Almost all attractions are within Anlagenring, a park of roughly rectangular shape which runs along the boundaries of the old town, where the old city wall used to be.
We propose the following itinerary:
From Central Station, walk southwest towards the river and cross the bridge to get to the Museum Embankment. In this lovely path along the Main are located many of the museums in Frankfurt (there will be a future post about them).
Cross the river, this time to the north, through the Eiserner Steg, a bridge apparently normal but enclosing an inevitable charm because of its views:
- The buildings on the north shore. The most prominent are the Historical Museum and Frankfurt Cathedral.
- Dreikönigskirche, a church on the south bank.
The bridge is packed with colorful padlocks placed by couples in love, which is not surprising since they are sold and graved on the spot in the very bridge.
From Eisener Steg you can get almost immediately to Frankfurt Romer (Town Hall Square). It is the central square, the most beautiful in the city. There are several wooden buildings with pointed ceilings, Central European style.
West of Romer Suare you’ll find the Gothic Cathedral of St. Bartholomew, actually not a cathedral but a “great imperial church.” From Romer to the north, in few minutes you’ll be in the commercial heart of the city, Hauptwache Square and Zeil pedestrian street, with restaurants and all kinds of usual shops in big cities.

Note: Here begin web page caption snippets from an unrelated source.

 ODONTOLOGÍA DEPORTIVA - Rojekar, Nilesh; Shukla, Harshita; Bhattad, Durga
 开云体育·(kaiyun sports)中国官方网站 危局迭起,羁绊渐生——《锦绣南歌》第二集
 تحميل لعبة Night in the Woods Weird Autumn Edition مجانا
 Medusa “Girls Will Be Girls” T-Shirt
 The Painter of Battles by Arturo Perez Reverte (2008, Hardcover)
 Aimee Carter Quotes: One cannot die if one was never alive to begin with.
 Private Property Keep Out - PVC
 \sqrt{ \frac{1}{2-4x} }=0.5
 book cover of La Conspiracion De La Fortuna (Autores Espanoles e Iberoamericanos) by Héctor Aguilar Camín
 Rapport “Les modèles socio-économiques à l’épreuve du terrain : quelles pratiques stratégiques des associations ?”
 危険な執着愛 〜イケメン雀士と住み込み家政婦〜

From the Hauptwache Square to the west there is an area with nineteenth century style buildings and the Opera, which is probably the most classic looking building in the city.

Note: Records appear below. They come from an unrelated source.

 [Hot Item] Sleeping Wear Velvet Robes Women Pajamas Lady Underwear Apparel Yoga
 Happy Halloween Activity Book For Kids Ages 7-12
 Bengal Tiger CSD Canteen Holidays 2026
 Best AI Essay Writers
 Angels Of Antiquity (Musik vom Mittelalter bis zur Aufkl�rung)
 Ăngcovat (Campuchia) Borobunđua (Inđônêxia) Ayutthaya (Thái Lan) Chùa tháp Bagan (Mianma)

Paradoxically, south from opera is the financial complex of modern skyscrapers in downtown Frankfurt, including the headquarters building of the European Central Bank until November 2014. You can climb to the rooftop of the Main Tower (it’s its proper name) for a panoramic view of the city. Admission € 6.5. Opens at 10 am and closes between 7 am and 11 pm depending on the season and the day of the week.